If you want to have a go and post your results, then stick em up.

Specs for the PC I'm running it on are Pentium D 2.8GHz, 2GB RAM, running Ubuntu 8.04.

Best Optimisation so far has been the square root of current, first mentioned by Jason Z.

Answer 1

cough http://en.wikipedia.org/wiki/Sieve_of_Eratosthenes cough

Answer 2

Keeping in mind that there are better ways to look for primes...

I think that you can take this loop:

for (int i = 2; i < top; i++)

and make it so that your counter variable i goes from 3 and only tries to do the mod on odd numbers, since all primes other than 2 are never divisible by any even numbers.

Answer 3

Well I see a couple of quick optimizations that can be done. First you don't have to try each number up to half of the current number.

Instead you only have try up to the square root of the current number.

And the other optimization was what BP said with a twist: Instead of

int count = 0;
...
for (int i = 2; i < top; i++)
...
if (current == 2)
  current++;
else
  current += 2;

use

int count = 1;
...
for (int i = 3; i < top; i += 2)
...
current += 2;

This should speed things up quite a lot.

EDIT:
More optimization courtesy of Joe Pineda:
Remove the variable "top".

int count = 1;
...
for (int i = 3; i*i <= current; i += 2)
...
current += 2;

If this optimization indeed increases speed is up to java.
Calculating the square root takes a lot of time compared to multiplying two numbers. However since we move the multiplication into the for loop this is done every single loop. So this COULD slow things down depending on how fast the square root algorithm in java is.

Answer 4

That's a bit worse than my sieve did on a 8 Mhz 8088 in turbo pascal in 1986 or so. But that was after optimisations :)

Answer 5

Since you're searching for them in ascending order, you could keep a list of the primes you've already found and only check for divisibility against them, since all non-prime numbers can be reduced to a list of lesser prime factors. Combine that with the previous tip about not checking for factors over the square root of the current number, and you'll have yourself a pretty darn efficient implementation.

Answer 6

In C#:

class Program
{
    static void Main(string[] args)
    {
        int count = 0;
        int max = 150000;
        int i = 2;

        DateTime start = DateTime.Now;
        while (count < max)
        {
            if (IsPrime(i))
            {
                count++;
            }

            i++;

        }
        DateTime end = DateTime.Now;

        Console.WriteLine("Total time taken: " + (end - start).TotalSeconds.ToString() + " seconds");
        Console.ReadLine();
    }

    static bool IsPrime(int n)
    {
        if (n < 4)
            return true;
        if (n % 2 == 0)
            return false;

        int s = (int)Math.Sqrt(n);
        for (int i = 2; i <= s; i++)
            if (n % i == 0)
                return false;

        return true;
    }
}

Output:

Total time taken: 2.087 seconds

Answer 7

Posting this as a logical explanation as I don't know java.

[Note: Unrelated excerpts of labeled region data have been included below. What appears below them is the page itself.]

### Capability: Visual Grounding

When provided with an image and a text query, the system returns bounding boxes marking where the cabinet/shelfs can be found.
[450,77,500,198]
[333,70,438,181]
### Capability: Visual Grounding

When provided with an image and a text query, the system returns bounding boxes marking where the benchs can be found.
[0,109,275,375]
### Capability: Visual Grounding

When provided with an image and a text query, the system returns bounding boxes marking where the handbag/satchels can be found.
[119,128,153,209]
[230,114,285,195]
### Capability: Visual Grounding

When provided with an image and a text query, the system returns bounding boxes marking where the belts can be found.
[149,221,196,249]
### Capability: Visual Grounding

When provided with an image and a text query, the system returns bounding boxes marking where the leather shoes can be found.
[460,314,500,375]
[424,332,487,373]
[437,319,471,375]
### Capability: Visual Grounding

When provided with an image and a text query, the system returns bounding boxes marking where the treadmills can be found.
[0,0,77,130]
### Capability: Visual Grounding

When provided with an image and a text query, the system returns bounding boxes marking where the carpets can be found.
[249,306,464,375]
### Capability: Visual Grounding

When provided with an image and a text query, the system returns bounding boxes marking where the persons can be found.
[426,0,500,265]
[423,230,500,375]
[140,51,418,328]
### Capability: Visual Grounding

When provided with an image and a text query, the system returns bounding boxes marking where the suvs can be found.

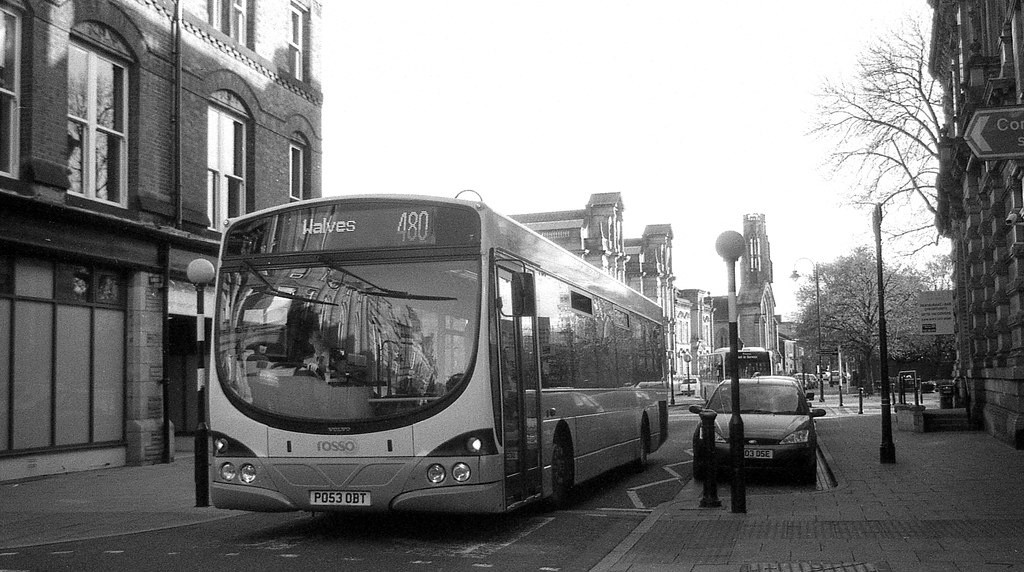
[680,379,699,395]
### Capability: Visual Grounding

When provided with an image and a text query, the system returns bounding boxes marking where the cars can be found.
[792,371,856,389]
[689,378,826,488]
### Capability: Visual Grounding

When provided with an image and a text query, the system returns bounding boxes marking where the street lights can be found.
[684,354,693,398]
[714,231,747,512]
[186,258,215,507]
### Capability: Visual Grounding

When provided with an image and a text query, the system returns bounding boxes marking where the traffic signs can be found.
[963,103,1024,160]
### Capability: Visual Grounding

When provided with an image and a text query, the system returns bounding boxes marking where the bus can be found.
[698,346,773,407]
[207,189,668,513]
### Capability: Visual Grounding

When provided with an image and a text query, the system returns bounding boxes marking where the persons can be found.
[297,327,347,377]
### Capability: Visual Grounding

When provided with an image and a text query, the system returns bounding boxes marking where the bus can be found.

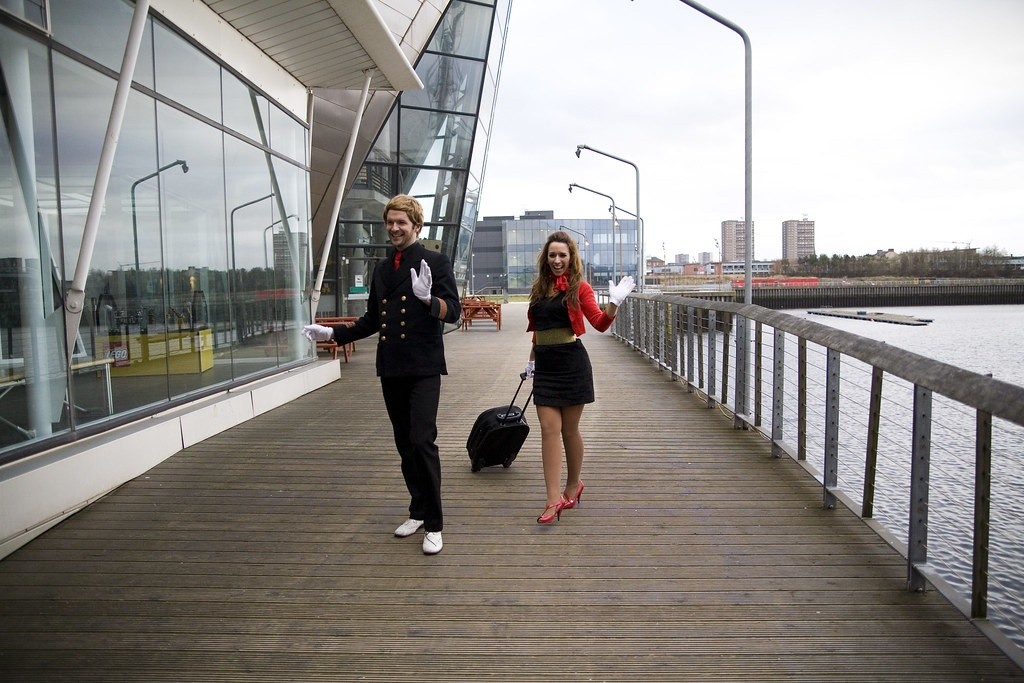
[915,278,937,284]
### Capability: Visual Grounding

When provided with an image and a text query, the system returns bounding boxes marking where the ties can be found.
[394,251,402,271]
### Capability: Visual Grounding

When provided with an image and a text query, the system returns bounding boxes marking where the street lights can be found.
[608,205,644,294]
[559,225,587,282]
[569,183,616,288]
[715,238,720,291]
[131,160,189,306]
[576,145,640,293]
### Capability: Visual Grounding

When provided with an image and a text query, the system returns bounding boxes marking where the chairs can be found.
[460,296,502,331]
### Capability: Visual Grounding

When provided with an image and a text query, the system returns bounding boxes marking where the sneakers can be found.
[394,519,424,536]
[423,531,444,553]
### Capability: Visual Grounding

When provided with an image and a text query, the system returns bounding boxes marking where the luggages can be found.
[466,371,535,472]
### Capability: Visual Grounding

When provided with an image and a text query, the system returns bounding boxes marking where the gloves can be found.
[608,276,636,307]
[300,325,333,342]
[524,360,535,379]
[410,259,433,304]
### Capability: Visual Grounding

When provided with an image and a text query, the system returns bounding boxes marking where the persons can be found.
[301,194,462,555]
[525,231,637,523]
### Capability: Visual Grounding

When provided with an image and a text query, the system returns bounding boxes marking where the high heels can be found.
[561,481,584,509]
[536,496,565,524]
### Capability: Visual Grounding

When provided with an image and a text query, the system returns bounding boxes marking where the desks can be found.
[316,315,362,362]
[0,355,115,457]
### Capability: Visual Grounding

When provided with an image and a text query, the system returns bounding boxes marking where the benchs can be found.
[317,344,350,363]
[461,309,499,332]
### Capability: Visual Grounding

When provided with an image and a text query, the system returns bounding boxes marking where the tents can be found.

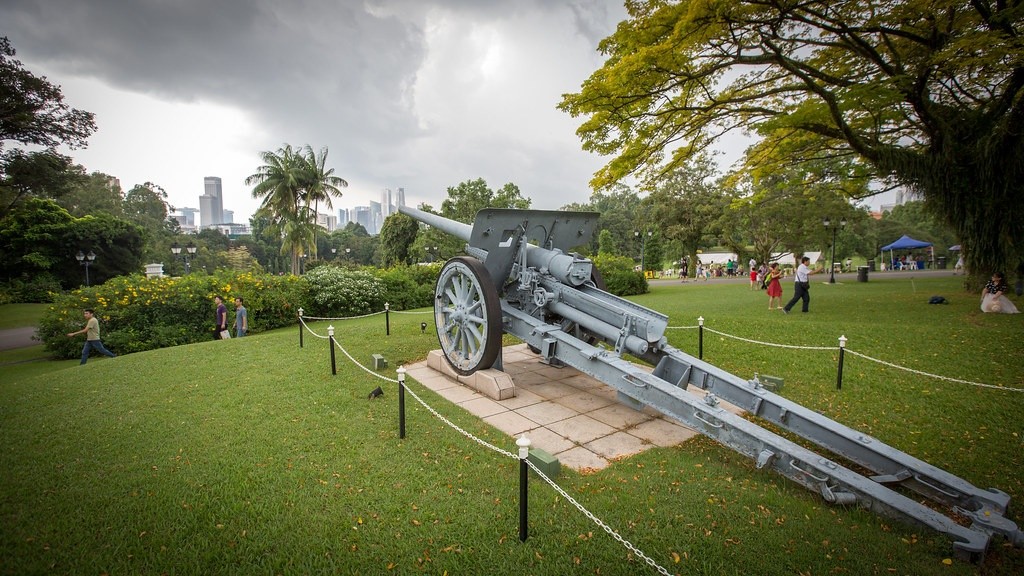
[882,235,935,271]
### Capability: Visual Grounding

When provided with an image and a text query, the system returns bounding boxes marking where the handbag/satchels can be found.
[220,330,231,340]
[800,281,810,290]
[764,274,772,286]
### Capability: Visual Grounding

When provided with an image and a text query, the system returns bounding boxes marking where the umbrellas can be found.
[948,244,962,250]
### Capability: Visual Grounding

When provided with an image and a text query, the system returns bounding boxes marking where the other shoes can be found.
[777,307,783,310]
[768,307,776,311]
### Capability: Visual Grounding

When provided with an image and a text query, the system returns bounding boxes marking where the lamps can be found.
[421,322,427,333]
[368,386,384,398]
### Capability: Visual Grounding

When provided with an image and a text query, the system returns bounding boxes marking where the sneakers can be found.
[782,307,789,315]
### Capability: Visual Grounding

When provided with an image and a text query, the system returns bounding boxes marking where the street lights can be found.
[76,249,97,287]
[822,213,847,284]
[424,244,438,263]
[634,226,653,273]
[172,239,197,275]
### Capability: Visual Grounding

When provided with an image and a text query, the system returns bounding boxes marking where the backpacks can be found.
[929,296,949,305]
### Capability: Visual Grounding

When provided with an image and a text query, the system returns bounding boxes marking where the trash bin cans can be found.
[857,265,871,283]
[937,256,946,270]
[867,259,876,271]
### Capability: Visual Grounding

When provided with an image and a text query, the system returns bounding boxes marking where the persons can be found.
[214,296,228,340]
[782,257,823,314]
[67,309,117,366]
[767,263,783,310]
[980,271,1008,302]
[660,251,966,291]
[232,297,248,338]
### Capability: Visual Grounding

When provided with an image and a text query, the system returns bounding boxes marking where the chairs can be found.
[910,261,918,270]
[899,261,908,271]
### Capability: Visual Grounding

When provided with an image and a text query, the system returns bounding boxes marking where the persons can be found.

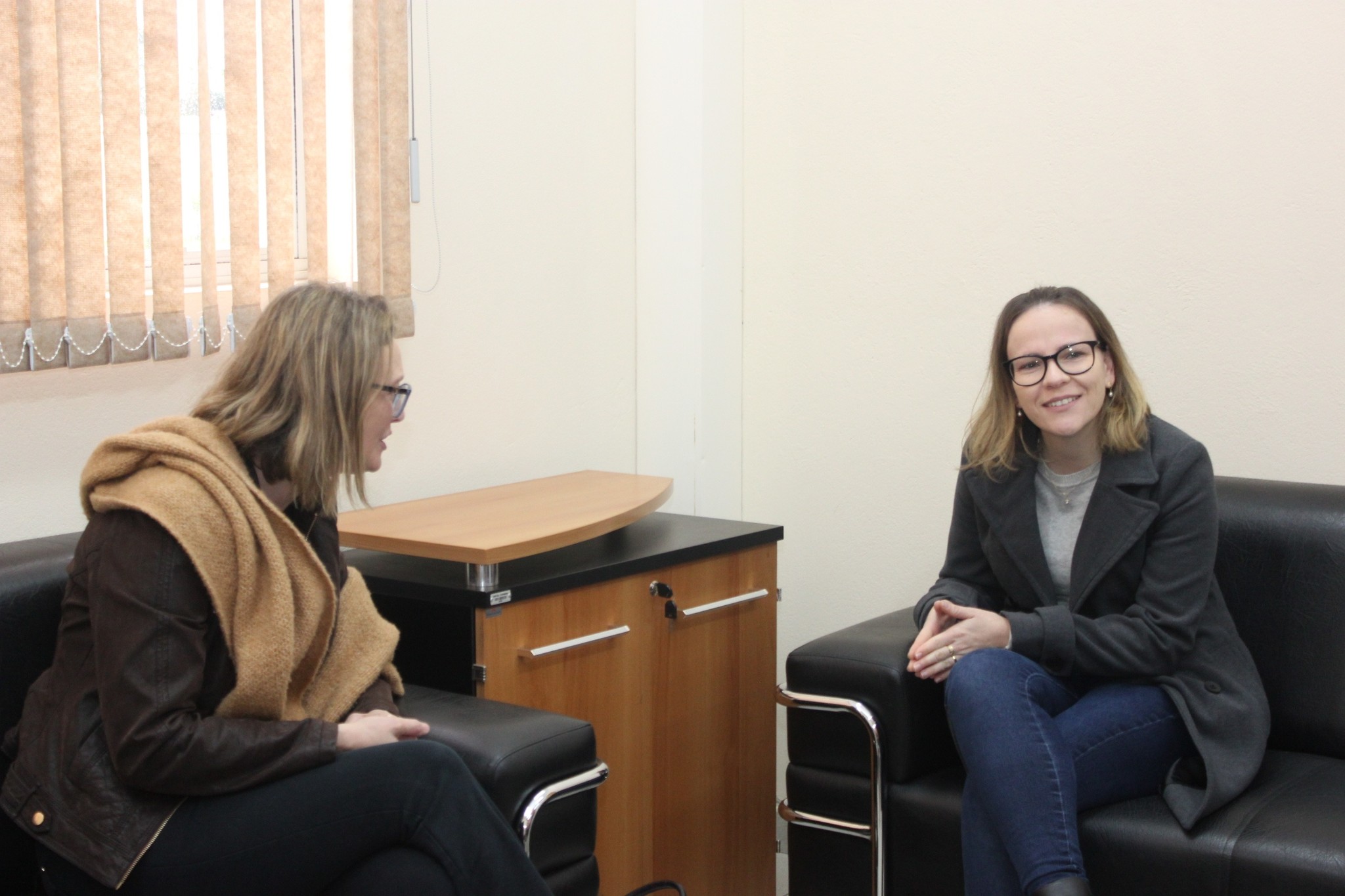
[905,287,1273,896]
[0,283,551,896]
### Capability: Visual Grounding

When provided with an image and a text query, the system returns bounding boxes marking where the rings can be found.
[947,644,954,657]
[953,656,957,663]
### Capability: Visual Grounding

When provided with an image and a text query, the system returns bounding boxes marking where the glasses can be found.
[1008,339,1101,387]
[369,384,411,421]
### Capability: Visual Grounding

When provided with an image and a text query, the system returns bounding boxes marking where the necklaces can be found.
[1038,456,1099,505]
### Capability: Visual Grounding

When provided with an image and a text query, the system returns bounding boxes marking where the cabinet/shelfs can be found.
[337,471,776,896]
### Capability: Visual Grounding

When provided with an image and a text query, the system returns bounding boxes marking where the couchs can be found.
[0,531,608,896]
[787,476,1345,896]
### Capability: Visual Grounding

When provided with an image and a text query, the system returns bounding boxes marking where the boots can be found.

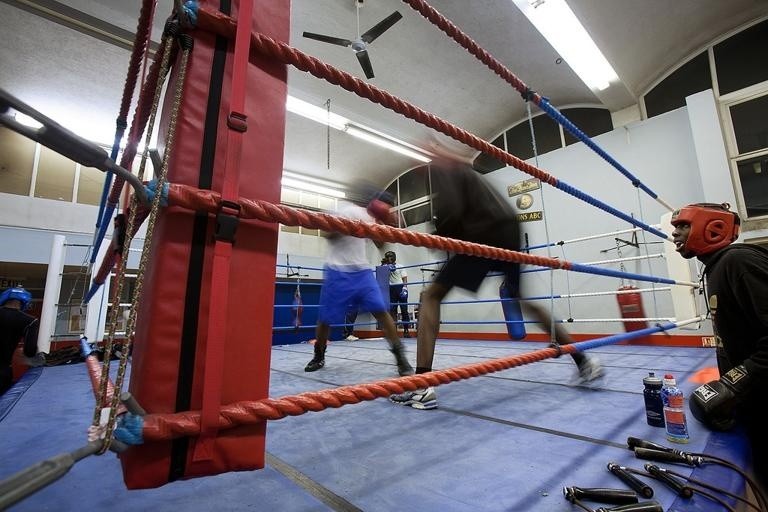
[404,329,411,338]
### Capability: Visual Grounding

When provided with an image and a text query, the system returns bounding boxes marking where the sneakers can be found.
[568,357,604,386]
[389,388,438,409]
[346,335,359,341]
[397,360,414,376]
[305,358,325,372]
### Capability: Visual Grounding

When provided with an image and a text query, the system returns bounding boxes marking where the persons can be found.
[344,302,359,340]
[306,177,415,377]
[0,288,39,397]
[382,251,410,338]
[671,203,768,489]
[390,141,606,409]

All prime numbers above 3 are of the form 6n − 1 or 6n + 1, because all other numbers are divisible by 2 or 3.

Also, if there is no divisor up until the square root of a number, it's prime.

so, if we're looking for x, where 6n < sqrt(x):

if x % 6n±1 == 0 : not prime.

until you get to the the square root, add 1 to n. so let's see if 147 is prime:

sqrt(147) ==  12.1244
147%5 !=0, 147%7 == 0
> not a prime

sqrt(2027) == 45.02
2027 % 5 !=0, 2027 % 7 !=0 (this is 6±1, obviously)
2027 % 12±1 != 0
2027 % 18±1 != 0 
2027 % 24±1 != 0
2027 % 30±1 != 0
2027 % 36±1 != 0
2027 % 42±1 != 0
 -- over the square root, number is prime! --

Then, all you need to do is iterate over a list of numbers.

You can't find all primes only with this as you need to exclude non-primes under a certain threshold, which is not too hard to find.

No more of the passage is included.